Some container registries, like DockerHub, simplify the process by providing container Image compilation support. For example, DockerHub provides a clickable option to connect the source code repository (e.g., GitHub) as a trigger to rebuild the image for any code modifications. Publishing the built container image to a container registry is quite straight forward since the container registries typically provide the command line tools or APIs to support it.
Previously, we discussed building the application container image in a host machine. A host machine is typically a development machine or a build server where we have already installed the relevant Docker and application-specific compilation tools.
However, it is also possible to build the container image inside another container, which is one of the use cases for using containers for DevOps.
For instance, using a container to build another container, supports the cross-platform building of the application code and the container image having the exact build environments both in development and build servers.
Besides, in building application container images, inside containers, we can also use containers to run continuous integration (CI) tools like Jenkins.
A more effective way of executing these tests is to do so before merging new code changes to the primary source code repository. Considering Git source control, the best place to perform these tests is when sending a Pull Request. If any test cases fail by then, it should automatically report the status to the Pull Request and prevent it from merging.
Deploying the Container Image to a Cluster
As discussed in the first section of this article, deploying containers to a cluster requires basically to invoke the relevant underlying container platform APIs or orchestrator APIs.
The complex task of scheduling the containers is typically the responsibility of a container orchestrator. Orchestrators provide the requirements for how to define the rules to handle the complexity of scheduling. These rules comprise of the following:
How many instances of a particular container image at runtime. Internal networking rules that require connecting with other containers.Volumes mounted to the containers.Rules specific to container scheduling and lifecycle management on different nodes in the cluster.Rules specific to internal container resource management.
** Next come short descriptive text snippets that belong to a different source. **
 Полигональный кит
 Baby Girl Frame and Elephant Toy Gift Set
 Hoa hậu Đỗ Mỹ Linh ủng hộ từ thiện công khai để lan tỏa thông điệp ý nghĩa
Though this may seem complicated, in terms of DevOps perspective, it is a luxury that the Orchestrator can handle these complexities while we only need to trigger the deployment instruction.
One use case for DevOps using containers as hosts to coordinate the build and deployment of containerized application changes. For example, running Jenkins inside a Docker container could be used for CI/CD. Having multiple instances of Jenkins in containers is especially useful when setting up various CI/CD environments to manage different software projects.
However, this comes with a cost━you’ll need to mount an external volume to keep track of previous build results.
Although I haven’t delved much into post-deployment DevOps operations, containers could also play a significant role there.
For instance, we could deploy containers to monitor other containers as Agents, which work as sidecars to perform cross-cutting operations like log streaming, health, and resource monitoring.
As you can see, containerized applications benefit from DevOps as well as vice-versa. Since this is an emerging area both in terms of application architecture as well as DevOps, new tools and technologies are continuously coming out to make things more efficient. Therefore, it is essential to keep an eye open to the evolution of existing solutions over time.